Current computer systems for guessing where photos were taken aren't very accurate and don't explain their reasoning well. The datasets used to train these systems are often small and not very good, with some photos being too easy to guess and others being too hard.
What's the solution?
The researchers created three new tools: GeoComp, a massive dataset from a geography game played by 740,000 people; GeoCoT, a new way for computers to think through location clues step-by-step like humans do; and GeoEval, a method to test how well these new tools work. GeoComp provides millions of photos with location information, GeoCoT helps computers use clues from the photos more effectively, and GeoEval measures how accurate and understandable the results are.
Why it matters?
This matters because it could make computers much better at figuring out where photos were taken, which is useful for things like navigation, monitoring changes in different places, and preserving cultural information. The new method is 25% more accurate than previous ones and can explain its reasoning, making it more trustworthy and useful for real-world applications.
Abstract
Geolocation, the task of identifying an image's location, requires complex reasoning and is crucial for navigation, monitoring, and cultural preservation.
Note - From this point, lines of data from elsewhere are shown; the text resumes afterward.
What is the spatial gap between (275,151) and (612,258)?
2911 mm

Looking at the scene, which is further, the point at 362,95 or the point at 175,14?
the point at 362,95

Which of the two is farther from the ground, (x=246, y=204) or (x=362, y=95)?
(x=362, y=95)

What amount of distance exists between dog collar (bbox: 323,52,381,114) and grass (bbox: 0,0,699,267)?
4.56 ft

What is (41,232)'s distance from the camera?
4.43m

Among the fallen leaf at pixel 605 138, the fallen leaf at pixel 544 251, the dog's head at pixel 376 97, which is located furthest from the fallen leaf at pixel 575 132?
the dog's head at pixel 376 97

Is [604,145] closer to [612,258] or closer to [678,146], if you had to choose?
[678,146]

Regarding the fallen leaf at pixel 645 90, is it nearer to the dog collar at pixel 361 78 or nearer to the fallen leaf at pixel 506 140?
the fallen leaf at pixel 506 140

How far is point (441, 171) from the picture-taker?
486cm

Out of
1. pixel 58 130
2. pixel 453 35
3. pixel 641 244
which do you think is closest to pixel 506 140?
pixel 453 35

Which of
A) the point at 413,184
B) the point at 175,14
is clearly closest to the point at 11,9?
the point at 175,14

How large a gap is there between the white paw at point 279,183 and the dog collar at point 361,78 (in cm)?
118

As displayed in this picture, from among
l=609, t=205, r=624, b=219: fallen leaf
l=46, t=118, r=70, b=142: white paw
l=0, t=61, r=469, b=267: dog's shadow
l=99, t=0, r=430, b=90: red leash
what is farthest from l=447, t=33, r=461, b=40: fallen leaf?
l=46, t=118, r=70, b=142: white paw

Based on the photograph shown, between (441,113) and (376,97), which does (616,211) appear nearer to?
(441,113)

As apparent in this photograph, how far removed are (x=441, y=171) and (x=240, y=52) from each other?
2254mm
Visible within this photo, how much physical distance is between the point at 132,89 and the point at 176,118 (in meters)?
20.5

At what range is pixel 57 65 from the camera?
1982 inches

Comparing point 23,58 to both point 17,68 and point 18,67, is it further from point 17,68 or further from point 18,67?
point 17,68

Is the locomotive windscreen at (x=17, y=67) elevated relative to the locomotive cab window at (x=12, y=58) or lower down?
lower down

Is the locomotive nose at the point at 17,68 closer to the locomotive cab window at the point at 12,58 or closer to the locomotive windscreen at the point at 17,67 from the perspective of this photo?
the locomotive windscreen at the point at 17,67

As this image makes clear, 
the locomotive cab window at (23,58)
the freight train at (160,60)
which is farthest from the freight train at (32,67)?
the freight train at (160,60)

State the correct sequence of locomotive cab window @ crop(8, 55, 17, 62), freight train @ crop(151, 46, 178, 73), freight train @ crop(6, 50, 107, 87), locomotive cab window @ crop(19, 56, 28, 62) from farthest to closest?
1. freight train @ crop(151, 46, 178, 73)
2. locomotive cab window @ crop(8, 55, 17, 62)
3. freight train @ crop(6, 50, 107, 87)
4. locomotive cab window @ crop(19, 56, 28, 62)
However, current methods often produce coarse, imprecise, and non-interpretable localization. A major challenge lies in the quality and scale of existing geolocation datasets. These datasets are typically small-scale and automatically constructed, leading to noisy data and inconsistent task difficulty, with images that either reveal answers too easily or lack sufficient clues for reliable inference. To address these challenges, we introduce a comprehensive geolocation framework with three key components: GeoComp, a large-scale dataset; GeoCoT, a novel reasoning method; and GeoEval, an evaluation metric, collectively designed to address critical challenges and drive advancements in geolocation research. At the core of this framework is GeoComp (Geolocation Competition Dataset), a large-scale dataset collected from a geolocation game platform involving 740K users over two years. It comprises 25 million entries of metadata and 3 million geo-tagged locations spanning much of the globe, with each location annotated thousands to tens of thousands of times by human users. The dataset offers diverse difficulty levels for detailed analysis and highlights key gaps in current models. Building on this dataset, we propose Geographical Chain-of-Thought (GeoCoT), a novel multi-step reasoning framework designed to enhance the reasoning capabilities of Large Vision Models (LVMs) in geolocation tasks. GeoCoT improves performance by integrating contextual and spatial cues through a multi-step process that mimics human geolocation reasoning. Finally, using the GeoEval metric, we demonstrate that GeoCoT significantly boosts geolocation accuracy by up to 25% while enhancing interpretability.